In general, bats are beneficial flying mammals that control populations of insects on sites. In most cases, we don’t notice them as they are nocturnal animals.
However, if migrating bats invade your attic, you won’t be pleased at all. They can be really noisy and produce huge piles or fecal pellets near the roost area. Close proximity to bats can lead to contacts with bat poop that is really dangerous for both people and pets because of bat-transmitted diseases.

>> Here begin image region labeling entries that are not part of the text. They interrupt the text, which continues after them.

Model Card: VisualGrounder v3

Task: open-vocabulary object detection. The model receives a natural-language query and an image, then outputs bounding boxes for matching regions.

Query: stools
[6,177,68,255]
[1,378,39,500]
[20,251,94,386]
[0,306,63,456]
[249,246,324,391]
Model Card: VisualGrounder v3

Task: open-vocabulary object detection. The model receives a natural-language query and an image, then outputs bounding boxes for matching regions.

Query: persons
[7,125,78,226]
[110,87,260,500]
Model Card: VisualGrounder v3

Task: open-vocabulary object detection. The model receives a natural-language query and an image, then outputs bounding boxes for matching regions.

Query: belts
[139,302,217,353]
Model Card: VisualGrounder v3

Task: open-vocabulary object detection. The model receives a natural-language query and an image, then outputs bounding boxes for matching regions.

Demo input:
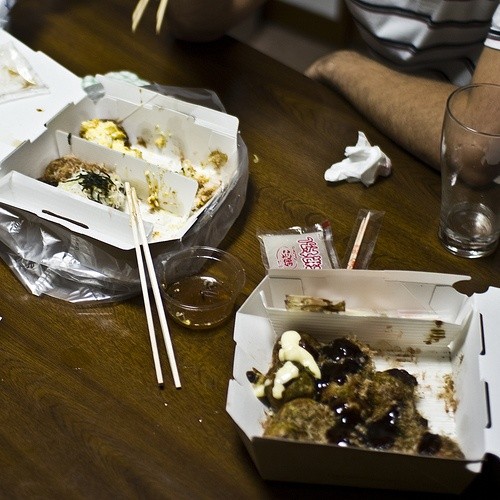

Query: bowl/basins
[158,245,246,330]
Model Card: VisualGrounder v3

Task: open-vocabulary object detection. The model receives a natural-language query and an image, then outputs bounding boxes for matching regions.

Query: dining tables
[0,0,500,500]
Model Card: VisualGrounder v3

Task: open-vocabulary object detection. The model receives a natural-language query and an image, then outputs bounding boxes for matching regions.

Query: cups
[437,83,500,259]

Animals and children may also touch a bat if they get interested. Such a meeting has very high chances to end up with rabies, so you have to deal with such infestations as fast as possible.
Bat Guano: Easy Extermination Guide
In this guide, I share all the important facts about bat scat along with bat poop images. Read it attentively to be ready to deal with a problem proactively. Still, I don’t recommend fighting with an infestation without professional help as it’s risky.
What does bat poop look like?
Bat scat is usually dropped from the roosting point on your roof. They accumulate in large black piles. Single pellets look like long thin granules with a shiny and speckled coloring.
That’s because most bats eat insects, and their wings don’t break down completely in the digestive system. You can see how they look on the bat poop picture or google for more.
What disease can you get from bat poop?
Bat droppings disease list isn’t very long, but is really hazardous. It includes 3 dangerous diseases, such as rabies, histoplasmosis, and a wide range of ectoparasites, including fleas, flies, mites, true bugs, chiggers, and ticks.
While bat parasites rarely change their host and catch on humans or animals, rabies and histoplasmosis are extremely dangerous and can be lethal.
Both of them can affect humans and pets, so be ready for recognizing histoplasmosis in pets to start treatment on time in case of intoxication. Even though it’s a rare disease in the US, you are very close to it if you have a bat infestation.
Rabies is a much more common disease that’s very easy to catch through bat guano. The percentage of infected bats is usually below 1%, but you never know which of them is infected and the consequences can be very hard.
How to clean bat droppings?
Given that bat poops can contain dangerous diseases, you should protect all your body areas that can be infected through the dust. These include eyes, nose, mouth, and hands as you may touch guano by accident. I recommend wearing:
- thick latex or gardening gloves to avoid skin contact with poop;
- Full-face HEPA respirator;
- Disposable coveralls;
- clothes with long sleeves and pants.
If you call a team of professionals to solve the problem, they will most likely use a powerful filter vacuum. You probably don’t have it and will scoop feces into plastic bags.
In both cases, it’s important to wet down the piles to reduce the amount of dust. Believe me, this material gets very dusty when you disturb it! Add 10% bleach to the spray for better effect and keep spraying it every 5-10 minutes to maintain a low dust level.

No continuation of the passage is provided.